The Lahore Biennale, expected to be the premier showcase of contemporary arts from all over the world, is all set to have a finale in 2016
Imagine a walk through the fabulousness of Venice, feel like a Venetian or a traveller, drown in the city’s hopeless romance -- without having to fly over continents, without braving the mundane drudgery of travel… ah, really, it’s so dreamlike!
Renowned contemporary artist Rashid Rana is about to take Lahoris on this fantastical journey. His installation, an extension of his Venice Bienalle project, ‘My East is Your West’, to be put up in Liberty Market soon, will replicate Plazzo Benzon in Venice. This space in Lahore will feature a video projection of live feed from a mirrored space in Venice. The backdrop will be the same, yet you will view completely different faces and activities on either side of the world. It will be in one sense a replication and yet a dislocation of space.
Rana’s artwork, and a bundle of other art activities, will together form the Lahore Biennale, which is expected to be the premier showcase of contemporary arts from all over the world.
Set up in 2013, the Lahore Biennale Foundation (LBF), a non-profit organisation, run by a team of prominent artists and curators of national and international acclaim, through their initiative of Lahore Biennale hope to cover "critical sites for experimentation in visual expression and experience, seeking to challenge and expand the scope of both", explains the Foundation’s manifesto.
"We want to bring art in the public sphere. We want to break institutional boundaries, reach out to as many people as possible, and encourage platforms where dialogue can go on," says Qudsia Rahim, executive director LBF, while sitting in a square room with white walls in a senior architect’s office in Lahore’s Muslim Town. Her team comprising young art school graduates surrounds her. Talking on their behalf too, Rahim excitedly adds, "We just want to have fun with arts".
She thinks the environment is ripe for a dialogue to be created through arts in the country.
Though Lahore Biennale is based in Lahore, it is not "landlocked". The Foundation intends to reach out country, region and world-wide. Rahim aims to connect Pakistani people with art created and exhibited abroad. "We know, say, Imran Qureshi displayed his wonderful art in New York. But we never get to see it. We hear about films made by Pakistani filmmakers submitted for international award. But we never get to see them. Likewise for music. Lahore Biennale will bring all that from New York or London to our people. And, through Rashid Rana’s installation at Liberty we plan to achieve just that."
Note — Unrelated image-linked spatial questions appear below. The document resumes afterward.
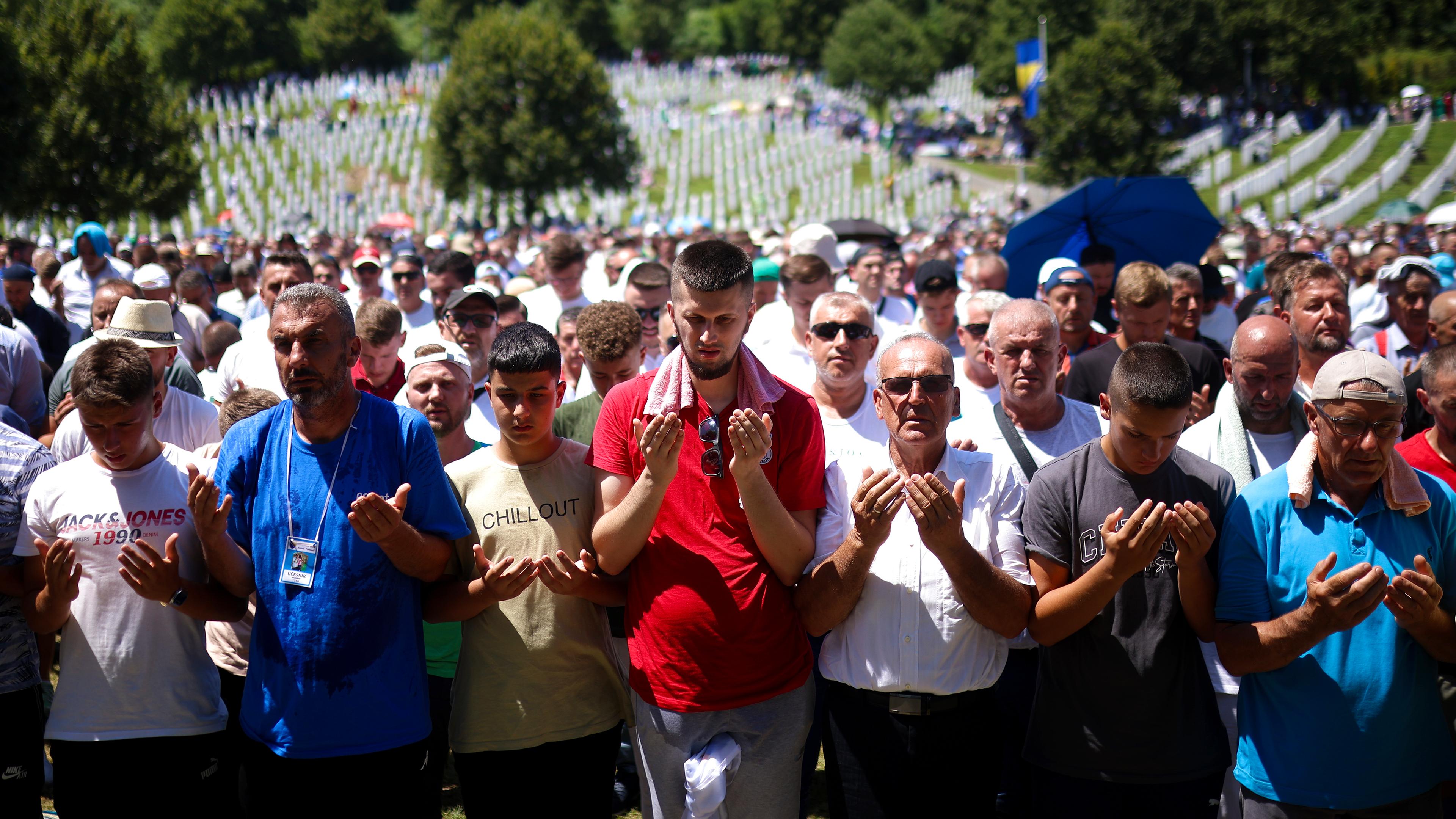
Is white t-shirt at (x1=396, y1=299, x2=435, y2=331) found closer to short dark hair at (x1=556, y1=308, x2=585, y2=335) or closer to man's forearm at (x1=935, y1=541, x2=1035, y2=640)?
short dark hair at (x1=556, y1=308, x2=585, y2=335)

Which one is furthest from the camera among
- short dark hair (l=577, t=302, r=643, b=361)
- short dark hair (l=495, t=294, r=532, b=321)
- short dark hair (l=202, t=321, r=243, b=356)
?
short dark hair (l=202, t=321, r=243, b=356)

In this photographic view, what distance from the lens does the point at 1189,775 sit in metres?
3.55

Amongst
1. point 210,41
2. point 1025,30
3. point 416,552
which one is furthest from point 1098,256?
point 210,41

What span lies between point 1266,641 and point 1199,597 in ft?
0.75

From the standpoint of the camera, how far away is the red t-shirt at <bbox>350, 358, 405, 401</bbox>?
5738 millimetres

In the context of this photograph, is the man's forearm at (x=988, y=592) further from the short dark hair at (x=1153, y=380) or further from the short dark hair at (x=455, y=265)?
the short dark hair at (x=455, y=265)

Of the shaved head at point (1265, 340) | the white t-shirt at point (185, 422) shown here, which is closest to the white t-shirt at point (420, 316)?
the white t-shirt at point (185, 422)

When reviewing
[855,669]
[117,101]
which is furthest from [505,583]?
[117,101]

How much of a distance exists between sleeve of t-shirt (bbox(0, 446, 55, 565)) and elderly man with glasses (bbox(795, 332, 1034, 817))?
8.68 ft

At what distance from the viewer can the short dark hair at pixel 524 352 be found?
12.6ft

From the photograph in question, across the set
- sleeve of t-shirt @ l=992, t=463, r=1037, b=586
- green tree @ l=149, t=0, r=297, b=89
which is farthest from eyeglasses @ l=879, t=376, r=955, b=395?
green tree @ l=149, t=0, r=297, b=89

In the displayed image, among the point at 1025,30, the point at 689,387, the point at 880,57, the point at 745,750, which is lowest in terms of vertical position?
the point at 880,57

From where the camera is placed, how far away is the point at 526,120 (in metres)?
48.8

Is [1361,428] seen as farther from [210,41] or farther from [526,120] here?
[210,41]
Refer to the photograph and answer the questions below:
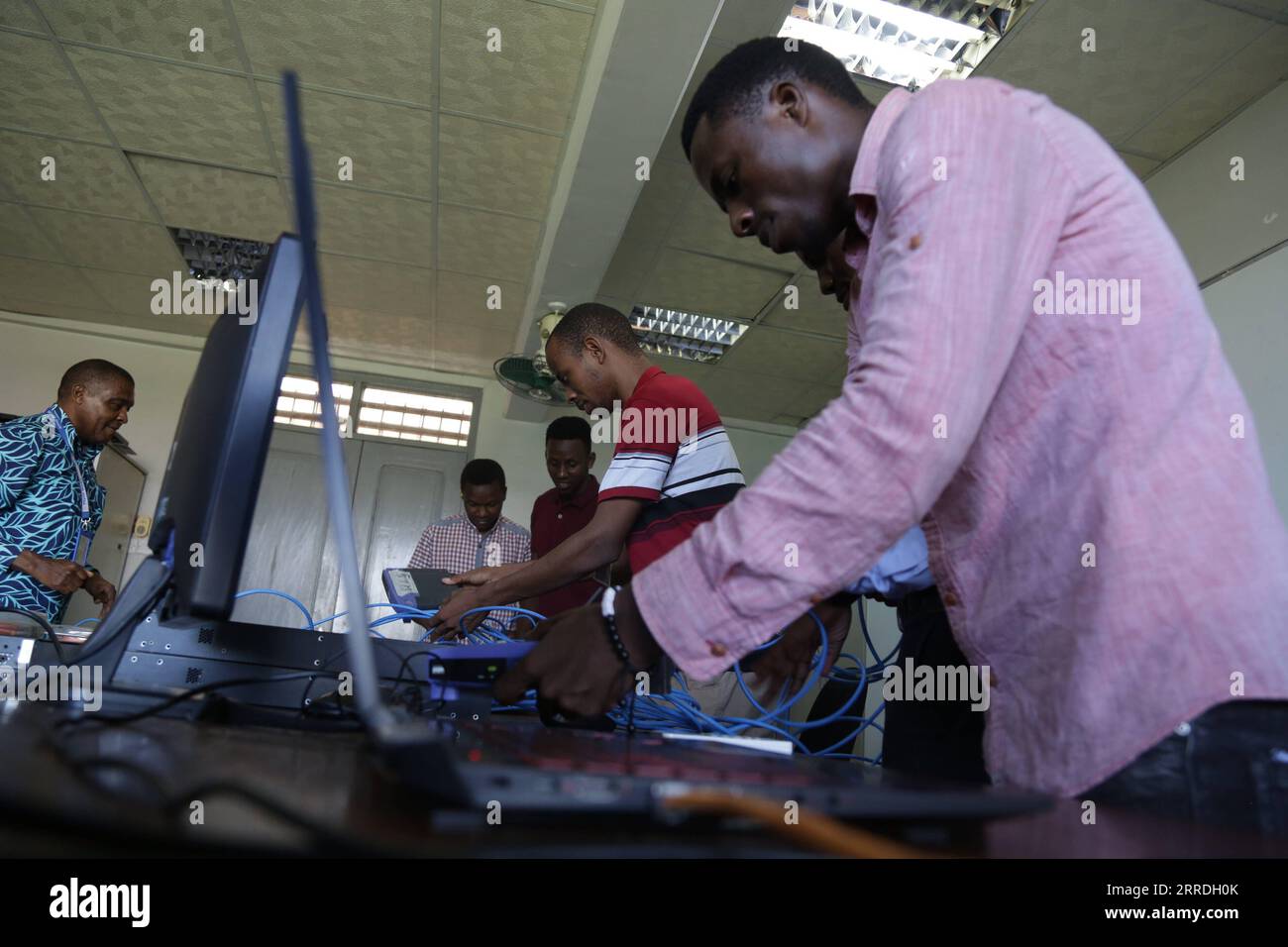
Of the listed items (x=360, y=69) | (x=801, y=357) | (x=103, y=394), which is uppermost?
(x=360, y=69)

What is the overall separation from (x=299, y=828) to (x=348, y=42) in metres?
3.00

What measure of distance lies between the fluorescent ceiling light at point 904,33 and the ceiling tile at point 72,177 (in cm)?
286

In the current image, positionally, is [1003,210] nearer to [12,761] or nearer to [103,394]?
[12,761]

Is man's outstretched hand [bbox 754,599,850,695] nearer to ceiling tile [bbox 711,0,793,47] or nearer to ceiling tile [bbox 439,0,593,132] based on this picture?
ceiling tile [bbox 711,0,793,47]

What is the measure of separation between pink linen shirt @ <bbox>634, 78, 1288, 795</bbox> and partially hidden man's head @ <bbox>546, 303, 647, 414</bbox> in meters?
1.40

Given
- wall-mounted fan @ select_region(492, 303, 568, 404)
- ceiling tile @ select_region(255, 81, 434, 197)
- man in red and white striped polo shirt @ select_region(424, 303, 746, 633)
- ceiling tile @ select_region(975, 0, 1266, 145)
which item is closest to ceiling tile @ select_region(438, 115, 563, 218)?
ceiling tile @ select_region(255, 81, 434, 197)

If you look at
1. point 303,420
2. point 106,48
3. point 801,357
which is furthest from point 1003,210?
point 303,420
LBF does not follow a chronology as such because "it seeks to imagine possible pasts and futures as featuring in today", yet it has a year round calendar of discursive activity that seeks to provide a sustained environment for hosting conversations, intuitions and investigations into visual expression and experience. Among the projects held so far is Rashid Rana and Shilpa Gupta collaboration, ‘My East is Your West’, facilitated by LBF and Gujral Foundation from India and exhibited at the Venice Biennale. It has partnered a workshop, Theertha Performance Platform, held in Sri Lanka where participating performance artistes were encouraged to work within the theme of ‘Borders and lines: the temporality of landscape’.
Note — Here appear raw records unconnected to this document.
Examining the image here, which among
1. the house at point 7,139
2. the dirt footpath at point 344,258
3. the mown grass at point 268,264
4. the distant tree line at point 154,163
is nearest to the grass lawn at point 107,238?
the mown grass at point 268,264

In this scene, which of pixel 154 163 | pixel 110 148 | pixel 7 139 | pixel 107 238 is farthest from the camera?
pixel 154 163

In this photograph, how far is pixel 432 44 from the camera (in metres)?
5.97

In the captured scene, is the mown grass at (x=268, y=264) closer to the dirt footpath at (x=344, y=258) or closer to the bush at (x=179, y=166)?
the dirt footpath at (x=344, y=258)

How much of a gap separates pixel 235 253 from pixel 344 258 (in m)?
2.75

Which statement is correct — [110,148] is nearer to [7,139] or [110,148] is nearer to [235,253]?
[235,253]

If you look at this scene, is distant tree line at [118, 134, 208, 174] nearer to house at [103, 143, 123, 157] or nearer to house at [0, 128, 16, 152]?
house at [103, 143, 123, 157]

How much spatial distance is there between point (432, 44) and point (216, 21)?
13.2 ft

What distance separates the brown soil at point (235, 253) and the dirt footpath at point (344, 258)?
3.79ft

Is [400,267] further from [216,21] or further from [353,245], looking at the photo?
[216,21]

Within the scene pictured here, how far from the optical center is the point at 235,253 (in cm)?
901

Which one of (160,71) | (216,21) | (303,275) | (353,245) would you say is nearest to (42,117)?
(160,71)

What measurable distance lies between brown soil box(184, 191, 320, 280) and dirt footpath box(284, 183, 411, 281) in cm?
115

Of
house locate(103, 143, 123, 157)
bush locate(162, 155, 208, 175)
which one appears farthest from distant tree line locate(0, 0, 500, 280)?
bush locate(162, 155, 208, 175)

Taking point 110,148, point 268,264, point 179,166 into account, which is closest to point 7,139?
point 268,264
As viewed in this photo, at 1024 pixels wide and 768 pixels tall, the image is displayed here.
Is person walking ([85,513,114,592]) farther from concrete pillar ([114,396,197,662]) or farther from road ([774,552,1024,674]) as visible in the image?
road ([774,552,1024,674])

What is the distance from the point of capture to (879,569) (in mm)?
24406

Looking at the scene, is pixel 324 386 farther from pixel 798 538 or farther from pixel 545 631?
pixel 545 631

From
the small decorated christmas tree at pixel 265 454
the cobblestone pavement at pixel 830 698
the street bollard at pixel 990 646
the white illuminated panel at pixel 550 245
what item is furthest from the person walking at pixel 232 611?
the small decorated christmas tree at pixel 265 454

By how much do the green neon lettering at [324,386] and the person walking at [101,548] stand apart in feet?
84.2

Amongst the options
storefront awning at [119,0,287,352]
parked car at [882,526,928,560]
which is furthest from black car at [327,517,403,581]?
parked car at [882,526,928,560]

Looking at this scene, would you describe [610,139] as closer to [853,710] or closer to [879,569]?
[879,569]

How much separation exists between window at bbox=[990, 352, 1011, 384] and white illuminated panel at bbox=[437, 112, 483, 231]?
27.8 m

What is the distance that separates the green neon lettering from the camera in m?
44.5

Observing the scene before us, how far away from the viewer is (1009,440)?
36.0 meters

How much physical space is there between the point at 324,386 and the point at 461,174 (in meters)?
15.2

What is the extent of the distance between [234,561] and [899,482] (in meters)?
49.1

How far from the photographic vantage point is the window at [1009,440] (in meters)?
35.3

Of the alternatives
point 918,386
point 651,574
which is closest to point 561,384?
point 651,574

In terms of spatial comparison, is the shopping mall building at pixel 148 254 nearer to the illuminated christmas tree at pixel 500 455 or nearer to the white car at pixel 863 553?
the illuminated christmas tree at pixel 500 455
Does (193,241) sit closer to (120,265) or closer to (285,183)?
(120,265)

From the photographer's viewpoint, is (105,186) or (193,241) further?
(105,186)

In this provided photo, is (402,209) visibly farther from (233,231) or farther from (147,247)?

The Foundation has already released an open call for artists’ residency, a LBF-Habib University collaboration and is in the process of inviting entries for a photo journal to connect with public. "The finale will be in 2016," says Rahim. "We are not talking too much about it. We are planning."
Most of the future Biennale projects and grants will be through open calls and an independent jury will do the selection.
Although the LBF team admits that a curator will have a central role in the showcasing of art, they have yet to appoint one. "We are all debating… and we love this debate about a curator or curators; whether the curator should be local or come from overseas, whether he should be from within the system or someone totally new to our own art world, whether one curator or a panel of curators. We are thinking all the time," says Rahim.
There is certainly a buzz surrounding Lahore Biennale. "It promises to be a great beginning," agrees Sameera Raja, curator and founder of the Canvas Gallery in Karachi. "Anything to do with art is needed in Pakistan."
Raja feels in our country art is confined to art people only. "Initiatives such as Lahore Biennale will engage with populace and will make art accessible to many many more," she says.
Lahore Biennale is still in its early stages and since there is no precedent of such an art event in past, says art critic and painter Quddus Mirza. "It will carve its own shape and structure. What it will turn out to be cannot be predicted."
He feels that Biennale could be "more interactive, inclusive and broad-based," he says, while placing full trust in the "brilliant and energetic LBF team". "This first of its kind event will perhaps also make artists think about content, execution, display and projection of their work," says Mirza.
Ultimately, it will be up to art lovers to interpret the Lahore Biennale as they wish. It may take them places, as art can take you anywhere.